Subirauá. 14:47. Sabor de tarde morna. Eu e Lorota
Jock, velho amigo industrial falido e político sem mandato, derrubávamos umas
loiras geladas no mais singelo exercício cidadão de nada fazer, também conhecido
como ócio improdutivo. Desfrutávamos do parasitismo são, queimando nossas
ultimas finanças, quando vimos adentrar ao recinto uma solene figura. Um
histrião, um tanto quanto espalhafatoso, uma tanto quanto impressionante. Jock
o reconheceu:
_ Olha lá, olha lá... Dr. Marmelo Siqueira! Há
quanto tempo não via essa autarquia...
Indiferente pra mim.
_ De quem
se trata? – indaguei.
_ Tu não conhece? Já vi que tu não sabe nada da
história da tua cidade. Do povo importante da tua cidade, da elite.
Dei de
ombros.
- Dr. Marmelo, na realidade Ibsen Marmelo Siqueira
Milk, com todas as letras. Descendência inglesa, meu velho. Uma das famílias
mais importantes dessa cidade, figurinha carimbada nas colunas sociais. Tem até
parentesco com os fundadores... com os fundadores, meu filho, sabe o que é
isso? O pai foi fazendeiro; ele herdou as propriedades, investiu em outros
ramos de negócio, é advogado e conselheiro do Clube Social de Subirauá.

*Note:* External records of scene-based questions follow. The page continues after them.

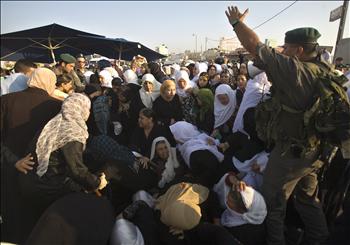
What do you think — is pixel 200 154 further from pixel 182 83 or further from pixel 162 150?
pixel 182 83

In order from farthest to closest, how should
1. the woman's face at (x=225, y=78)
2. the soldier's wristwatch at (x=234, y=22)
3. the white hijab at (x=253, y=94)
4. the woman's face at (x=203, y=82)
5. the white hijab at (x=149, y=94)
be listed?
the woman's face at (x=225, y=78) → the woman's face at (x=203, y=82) → the white hijab at (x=149, y=94) → the white hijab at (x=253, y=94) → the soldier's wristwatch at (x=234, y=22)

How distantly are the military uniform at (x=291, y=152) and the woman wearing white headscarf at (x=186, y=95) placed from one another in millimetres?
2103

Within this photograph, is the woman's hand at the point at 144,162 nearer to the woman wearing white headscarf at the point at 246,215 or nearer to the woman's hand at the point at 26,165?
the woman wearing white headscarf at the point at 246,215

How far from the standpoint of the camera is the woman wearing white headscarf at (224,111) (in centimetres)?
412

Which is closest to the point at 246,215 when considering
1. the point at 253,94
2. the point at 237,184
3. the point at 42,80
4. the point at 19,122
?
the point at 237,184

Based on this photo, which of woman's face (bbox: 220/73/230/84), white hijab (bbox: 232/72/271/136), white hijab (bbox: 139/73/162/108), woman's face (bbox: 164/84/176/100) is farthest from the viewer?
woman's face (bbox: 220/73/230/84)

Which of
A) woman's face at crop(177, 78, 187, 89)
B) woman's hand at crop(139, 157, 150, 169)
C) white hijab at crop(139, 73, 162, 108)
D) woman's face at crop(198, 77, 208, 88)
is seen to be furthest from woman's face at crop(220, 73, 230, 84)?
woman's hand at crop(139, 157, 150, 169)

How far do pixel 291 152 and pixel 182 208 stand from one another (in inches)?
36.6

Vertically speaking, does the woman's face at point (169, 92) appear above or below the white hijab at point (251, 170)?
above

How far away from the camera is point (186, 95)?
5012mm

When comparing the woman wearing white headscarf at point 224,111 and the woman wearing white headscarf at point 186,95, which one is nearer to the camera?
the woman wearing white headscarf at point 224,111

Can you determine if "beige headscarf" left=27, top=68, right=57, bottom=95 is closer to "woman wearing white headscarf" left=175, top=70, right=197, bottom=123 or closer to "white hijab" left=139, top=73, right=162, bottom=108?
"white hijab" left=139, top=73, right=162, bottom=108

Sinceramente, meu velho, tô com vergonha de tu não conhecer, vergonha por tu,
otário. Só num sei, “mermo”, o que ele ta fazendo aqui...
Do relato empolado de Jock nada guardei, não faziam
parte do meu raso memorial de lembranças públicas. Decidi ali na hora que não
gostaria da proximidade do figurão. Mas recessivo como estava na mesa, assisti
impávido o empolgado amigo invocar a criatura:
_ Dr. Siqueira, meu amigo, figura impoluta, chegue
aqui próximo do amigo, chegue, dê-me cá um abraço. O que faz nessa espelunca,
visitando os remediados, arrebanhando serviçais? Pois está claro pelo porte do
amigo, que essa pocilga não está à altura de sua persona...

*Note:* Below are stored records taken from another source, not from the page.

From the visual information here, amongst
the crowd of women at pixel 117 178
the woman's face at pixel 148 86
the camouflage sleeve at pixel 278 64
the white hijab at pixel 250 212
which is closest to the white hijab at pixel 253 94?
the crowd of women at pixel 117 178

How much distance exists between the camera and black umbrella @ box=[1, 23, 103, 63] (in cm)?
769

O figuraça se apossou da nossa paz vespertina.
Graças aos deuses, me olhou com um ar de superioridade e desprezo. Sinceramente
agradeci pela pouca importância, rezei intimamente a oração da invisibilidade,
meu amigo antídoto para figuras de sociabilidade dúbia. Fiquei ali, quieto,
assuntando feito um vira-lata desconfiando.
_ Diga lá, doutor, o que manda?
Meu amigo parece ter esquecido de mim com a chegada da ilustre personalidade. Agradeci duplamente. Pela indiferença e o preconceito explicito do figura e pela desimportancia do amigo para comigo.

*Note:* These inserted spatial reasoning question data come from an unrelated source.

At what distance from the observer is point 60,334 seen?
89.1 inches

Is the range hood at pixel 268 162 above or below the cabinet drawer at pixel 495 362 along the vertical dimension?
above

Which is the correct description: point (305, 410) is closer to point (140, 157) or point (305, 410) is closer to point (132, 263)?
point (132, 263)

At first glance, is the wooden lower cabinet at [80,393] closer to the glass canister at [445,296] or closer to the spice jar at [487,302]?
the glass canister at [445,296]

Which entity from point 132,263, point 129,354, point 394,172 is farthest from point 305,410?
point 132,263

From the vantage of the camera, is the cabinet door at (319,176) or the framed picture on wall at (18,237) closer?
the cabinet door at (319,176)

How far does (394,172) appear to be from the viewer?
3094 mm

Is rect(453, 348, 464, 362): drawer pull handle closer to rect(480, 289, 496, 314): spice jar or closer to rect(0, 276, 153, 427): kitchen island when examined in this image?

Meu amigo parece ter esquecido de mim com a chegada da ilustre personalidade. Agradeci duplamente. Pela indiferença e o preconceito explicito do figura e pela desimportancia do amigo para comigo.
_ Tô em campanha! – sentenciou o homem já tirando
um maço de santinhos do bolso do paletó. Sinto-me obrigado em nome da baderna
que se instala em nosso meio. Para mim hoje é essa uma cruzada em nome das
pessoas de bem desta terra. To candidato em nome do resgate da dignidade das
classes gestoras, empreendedoras, históricas dessa cidade, das pessoas de
sangue, de descendência nobre, dos conquistadores. Veja só, permitiu-se a
ascensão de gentinha, meu amigo. Gentinha, meu amigo!
Afundei-me ainda mais no meu mutismo. Mente
viajando pras fronteiras do insondável.
_ Imagine só, meu amigo... meu amigo, como é teu
nome mesmo? Já não se pode mais andar de avião, por exemplo. É gente
paupérrima, mau educada, sem finesse, pingentes de pau de arara rá, rá, rá...
enchendo o aeroporto com suas vergonhas. Não, meu amigo, é preciso subvencionar
as elites para que voltemos a respirar em paz...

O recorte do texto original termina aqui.